Dave, it sounds like a very simple organic star that you have there. I hazzard guess that it is still might benefit from a little bit binder or confinement of the comp. As already mentioned, many of the stars need to be pressed, cut or rolled and then fired from a star gun in order to judge their true appearance. If you are too close and the burning star is surrounded by the flame and smoke envelope, it is quite possible that you are not observing the effect properly.
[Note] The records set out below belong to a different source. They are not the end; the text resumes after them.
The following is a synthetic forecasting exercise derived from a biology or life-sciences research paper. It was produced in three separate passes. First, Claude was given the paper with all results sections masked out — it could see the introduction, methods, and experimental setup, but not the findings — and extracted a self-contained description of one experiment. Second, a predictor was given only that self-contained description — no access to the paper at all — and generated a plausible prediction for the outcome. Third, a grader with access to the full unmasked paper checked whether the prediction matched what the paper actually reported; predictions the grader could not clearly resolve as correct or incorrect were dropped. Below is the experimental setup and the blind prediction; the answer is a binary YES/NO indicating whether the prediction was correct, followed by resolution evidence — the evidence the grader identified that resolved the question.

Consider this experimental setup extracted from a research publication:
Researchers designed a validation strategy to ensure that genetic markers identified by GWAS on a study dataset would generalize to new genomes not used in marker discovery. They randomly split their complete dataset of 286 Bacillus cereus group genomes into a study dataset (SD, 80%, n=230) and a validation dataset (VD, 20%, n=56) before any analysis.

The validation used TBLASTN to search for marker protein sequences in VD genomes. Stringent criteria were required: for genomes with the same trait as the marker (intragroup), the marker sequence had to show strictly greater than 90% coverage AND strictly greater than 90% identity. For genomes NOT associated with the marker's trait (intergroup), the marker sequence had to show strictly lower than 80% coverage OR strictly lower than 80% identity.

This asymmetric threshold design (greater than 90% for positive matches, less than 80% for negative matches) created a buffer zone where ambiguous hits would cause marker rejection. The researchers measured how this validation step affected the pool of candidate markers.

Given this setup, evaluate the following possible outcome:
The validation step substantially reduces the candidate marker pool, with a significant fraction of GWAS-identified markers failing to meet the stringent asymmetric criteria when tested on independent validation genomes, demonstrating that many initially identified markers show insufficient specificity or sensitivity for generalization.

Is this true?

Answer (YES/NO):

Another little trick is, that your eyes decieve you when watching something bright from too close up ending up with washed out colors due to overexcitation of your cone cells.
So, press or cut a star out of your comp and get it into the air!

In short, this is what a modern organic star looks like - and yeah, it's supposed to be quite bright but I did not try it yet.
KCLO3 22
Barium Chlorate 43
Barium Nitrate 9
Red Gum 22
Dextrin 4

It has some KClO3 in order to increase ignitability and red gum as the fuel. It does work without a Cl-donor same as your star comp, though.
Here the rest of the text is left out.